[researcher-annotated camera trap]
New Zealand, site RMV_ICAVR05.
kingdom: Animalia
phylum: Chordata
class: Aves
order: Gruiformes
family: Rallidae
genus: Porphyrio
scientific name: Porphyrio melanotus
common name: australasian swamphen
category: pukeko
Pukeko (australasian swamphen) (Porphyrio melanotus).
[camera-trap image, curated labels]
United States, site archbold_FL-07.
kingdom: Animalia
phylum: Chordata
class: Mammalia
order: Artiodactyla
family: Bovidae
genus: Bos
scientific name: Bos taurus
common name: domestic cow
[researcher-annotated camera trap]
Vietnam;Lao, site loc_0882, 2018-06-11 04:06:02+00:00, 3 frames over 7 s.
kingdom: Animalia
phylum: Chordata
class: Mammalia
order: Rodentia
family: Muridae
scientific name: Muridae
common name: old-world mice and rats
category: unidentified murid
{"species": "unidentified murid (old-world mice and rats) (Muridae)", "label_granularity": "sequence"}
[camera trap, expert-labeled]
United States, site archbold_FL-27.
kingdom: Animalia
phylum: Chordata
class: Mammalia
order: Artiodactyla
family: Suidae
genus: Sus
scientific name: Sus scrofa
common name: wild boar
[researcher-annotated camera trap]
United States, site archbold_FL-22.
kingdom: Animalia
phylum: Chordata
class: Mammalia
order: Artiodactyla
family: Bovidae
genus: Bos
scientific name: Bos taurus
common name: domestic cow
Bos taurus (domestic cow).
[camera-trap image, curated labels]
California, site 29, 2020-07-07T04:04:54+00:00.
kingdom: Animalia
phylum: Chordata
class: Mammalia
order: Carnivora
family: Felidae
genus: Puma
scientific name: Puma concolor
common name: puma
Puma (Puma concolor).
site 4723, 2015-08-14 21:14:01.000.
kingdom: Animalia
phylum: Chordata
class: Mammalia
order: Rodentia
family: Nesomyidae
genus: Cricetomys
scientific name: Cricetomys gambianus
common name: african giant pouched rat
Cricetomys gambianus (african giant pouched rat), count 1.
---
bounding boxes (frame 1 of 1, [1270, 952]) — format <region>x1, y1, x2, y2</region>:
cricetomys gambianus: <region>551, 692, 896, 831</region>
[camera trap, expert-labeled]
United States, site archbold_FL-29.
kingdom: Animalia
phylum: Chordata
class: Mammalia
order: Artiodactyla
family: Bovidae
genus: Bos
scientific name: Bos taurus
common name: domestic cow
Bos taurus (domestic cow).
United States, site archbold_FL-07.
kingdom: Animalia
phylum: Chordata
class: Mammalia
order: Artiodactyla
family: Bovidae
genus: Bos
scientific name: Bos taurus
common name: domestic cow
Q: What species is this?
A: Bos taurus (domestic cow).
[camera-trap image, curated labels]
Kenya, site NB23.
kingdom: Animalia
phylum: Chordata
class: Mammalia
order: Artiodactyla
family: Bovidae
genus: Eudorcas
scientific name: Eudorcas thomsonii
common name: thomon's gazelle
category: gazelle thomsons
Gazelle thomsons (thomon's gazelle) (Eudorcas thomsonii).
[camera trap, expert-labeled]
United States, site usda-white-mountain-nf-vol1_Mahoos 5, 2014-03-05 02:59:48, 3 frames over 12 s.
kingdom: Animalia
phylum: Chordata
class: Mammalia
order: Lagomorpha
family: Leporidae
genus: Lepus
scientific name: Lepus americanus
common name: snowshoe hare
------------------------------------------------
Exercise goal -> This exercise asks for every line of the records to be repeated exactly.

Result of this task ->
[researcher-annotated camera trap]
New Zealand, site RMV_ICAVR05.
kingdom: Animalia
phylum: Chordata
class: Aves
order: Gruiformes
family: Rallidae
genus: Porphyrio
scientific name: Porphyrio melanotus
common name: australasian swamphen
category: pukeko
Pukeko (australasian swamphen) (Porphyrio melanotus).
[camera-trap image, curated labels]
United States, site archbold_FL-07.
kingdom: Animalia
phylum: Chordata
class: Mammalia
order: Artiodactyla
family: Bovidae
genus: Bos
scientific name: Bos taurus
common name: domestic cow
[researcher-annotated camera trap]
Vietnam;Lao, site loc_0882, 2018-06-11 04:06:02+00:00, 3 frames over 7 s.
kingdom: Animalia
phylum: Chordata
class: Mammalia
order: Rodentia
family: Muridae
scientific name: Muridae
common name: old-world mice and rats
category: unidentified murid
{"species": "unidentified murid (old-world mice and rats) (Muridae)", "label_granularity": "sequence"}
[camera trap, expert-labeled]
United States, site archbold_FL-27.
kingdom: Animalia
phylum: Chordata
class: Mammalia
order: Artiodactyla
family: Suidae
genus: Sus
scientific name: Sus scrofa
common name: wild boar
[researcher-annotated camera trap]
United States, site archbold_FL-22.
kingdom: Animalia
phylum: Chordata
class: Mammalia
order: Artiodactyla
family: Bovidae
genus: Bos
scientific name: Bos taurus
common name: domestic cow
Bos taurus (domestic cow).
[camera-trap image, curated labels]
California, site 29, 2020-07-07T04:04:54+00:00.
kingdom: Animalia
phylum: Chordata
class: Mammalia
order: Carnivora
family: Felidae
genus: Puma
scientific name: Puma concolor
common name: puma
Puma (Puma concolor).
site 4723, 2015-08-14 21:14:01.000.
kingdom: Animalia
phylum: Chordata
class: Mammalia
order: Rodentia
family: Nesomyidae
genus: Cricetomys
scientific name: Cricetomys gambianus
common name: african giant pouched rat
Cricetomys gambianus (african giant pouched rat), count 1.
---
bounding boxes (frame 1 of 1, [1270, 952]) — format <region>x1, y1, x2, y2</region>:
cricetomys gambianus: <region>551, 692, 896, 831</region>
[camera trap, expert-labeled]
United States, site archbold_FL-29.
kingdom: Animalia
phylum: Chordata
class: Mammalia
order: Artiodactyla
family: Bovidae
genus: Bos
scientific name: Bos taurus
common name: domestic cow
Bos taurus (domestic cow).
United States, site archbold_FL-07.
kingdom: Animalia
phylum: Chordata
class: Mammalia
order: Artiodactyla
family: Bovidae
genus: Bos
scientific name: Bos taurus
common name: domestic cow
Q: What species is this?
A: Bos taurus (domestic cow).
[camera-trap image, curated labels]
Kenya, site NB23.
kingdom: Animalia
phylum: Chordata
class: Mammalia
order: Artiodactyla
family: Bovidae
genus: Eudorcas
scientific name: Eudorcas thomsonii
common name: thomon's gazelle
category: gazelle thomsons
Gazelle thomsons (thomon's gazelle) (Eudorcas thomsonii).
[camera trap, expert-labeled]
United States, site usda-white-mountain-nf-vol1_Mahoos 5, 2014-03-05 02:59:48, 3 frames over 12 s.
kingdom: Animalia
phylum: Chordata
class: Mammalia
order: Lagomorpha
family: Leporidae
genus: Lepus
scientific name: Lepus americanus
common name: snowshoe hare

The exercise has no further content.